# Sélection de fichiers dans le finder à partir de paths



## FelixPolo (2 Août 2018)

Bonjour à tous, 
J'ai dans un fichier une liste de paths absolus, comme ceci, par exemple : 
/Volumes/Parallels/perso/lumix/2018/images/TN1.jpg
/Volumes/Parallels/perso/lumix/2016/paris/DSDS-1100229--P1030844.jpg
/Volumes/Parallels/save/lumix/2017/noel/DSDS-733-a--P1060496.jpg
/Volumes/Parallels/perso/photos/2018/DSDS-1008--P1030519-a.jpg

Je voudrais, en lançant un certain script (à définir), que cela fasse comme si j'avais sélectionné un à un ces fichiers dans le Finder.
De sorte qu'ensuite, je pourrais faire un CMD-V dans une nouvelle collection de Pixave, afin d'y importer les fichiers sélectionnés.
Pixave n'est malheureusement pas scriptable, apparemment, d'où cette tentative pour parvenir à importer des photos à partir d'une liste de paths.

Si quelqu'un peut m'aider, il aura droit à toute ma gratitude ...


----------



## zeltron54 (3 Août 2018)

Bonjour,
Ce que tu demandes ne me paraît pas possible.
Tu ne pourras faire un CMD-V que de la sélection au premier plan. Donc il faudrait que tes fichiers soient tous dans le même dossier.

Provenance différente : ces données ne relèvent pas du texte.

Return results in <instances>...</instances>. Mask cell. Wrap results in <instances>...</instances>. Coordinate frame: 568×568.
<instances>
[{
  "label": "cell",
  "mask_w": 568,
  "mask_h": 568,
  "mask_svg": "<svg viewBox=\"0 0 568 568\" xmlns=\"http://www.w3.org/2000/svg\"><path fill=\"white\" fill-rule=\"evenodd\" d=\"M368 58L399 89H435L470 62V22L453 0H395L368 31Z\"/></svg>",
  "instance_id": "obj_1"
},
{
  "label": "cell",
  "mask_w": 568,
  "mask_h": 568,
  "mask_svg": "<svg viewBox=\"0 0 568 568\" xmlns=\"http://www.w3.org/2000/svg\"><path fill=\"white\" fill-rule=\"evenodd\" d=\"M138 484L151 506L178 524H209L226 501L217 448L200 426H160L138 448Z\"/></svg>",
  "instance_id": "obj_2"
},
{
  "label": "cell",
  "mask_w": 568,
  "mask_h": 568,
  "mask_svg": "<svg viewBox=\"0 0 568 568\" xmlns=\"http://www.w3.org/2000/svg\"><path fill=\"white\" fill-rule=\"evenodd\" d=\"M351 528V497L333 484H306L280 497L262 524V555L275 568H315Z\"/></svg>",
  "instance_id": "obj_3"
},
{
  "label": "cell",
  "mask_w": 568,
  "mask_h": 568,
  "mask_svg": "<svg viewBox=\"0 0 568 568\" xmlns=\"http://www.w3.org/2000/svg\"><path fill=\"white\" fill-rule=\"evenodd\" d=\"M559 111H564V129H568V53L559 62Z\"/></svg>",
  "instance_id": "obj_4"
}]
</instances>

Une solution pourrait être, avec un script de déplacer ou de dupliquer tous les fichiers de la liste dans un dossier, puis ensuite tu pourrais faire ton importation avec une sélection par CMD-A.


----------



## FelixPolo (3 Août 2018)

zeltron54 a dit:


> Bonjour,
> Ce que tu demandes ne me paraît pas possible.
> Tu ne pourras faire un CMD-V que de la sélection au premier plan. Donc il faudrait que tes fichiers soient tous dans le même dossier.
> 
> Une solution pourrait être, avec un script de déplacer ou de dupliquer tous les fichiers de la liste dans un dossier, puis ensuite tu pourrais faire ton importation avec une sélection par CMD-A.



Merci zeltron54, 
cette réponse ne me convient pas, parce qu'en faisant cela on perdrait les paths d'origine dans Pixave. Mais elle m'a donné une idée qui fonctionne, expérience faite.
Je prends mon fichier de paths : 

/Volumes/Parallels/perso/lumix/2018/images/TN1.jpg
/Volumes/Parallels/perso/lumix/2016/paris/DSDS-1100229--P1030844.jpg
/Volumes/Parallels/save/lumix/2017/noel/DSDS-733-a--P1060496.jpg
/Volumes/Parallels/perso/photos/2018/DSDS-1008--P1030519-a.jpg

Avec un shell script et une commande sed, je le transforme en :


tag --add maCollection /Volumes/Parallels/perso/lumix/2018/images/TN1.jpg
tag --add maCollection /Volumes/Parallels/perso/lumix/2016/paris/DSDS-1100229--P1030844.jpg
tag --add maCollection /Volumes/Parallels/save/lumix/2017/noel/DSDS-733-a--P1060496.jpg
tag --add maCollection /Volumes/Parallels/perso/photos/2018/DSDS-1008--P1030519-a.jpg

j'exécute ce nouveau shell, ce qui ajoute le tag "maCollection" aux 4 fichiers. 

Ensuite sous Finder je fais une recherche du tag "maCollection", ce qui m'affiche les 4 fichiers dans la même fenêtre, mais sans perdre les paths d'origine.
Je n'ai plus qu'à faire un Select All, Copy et Paste dans une collection Pixave.
Et ça marche !!


----------



## zeltron54 (3 Août 2018)

Donc problème résolu !

Content pour toi


----------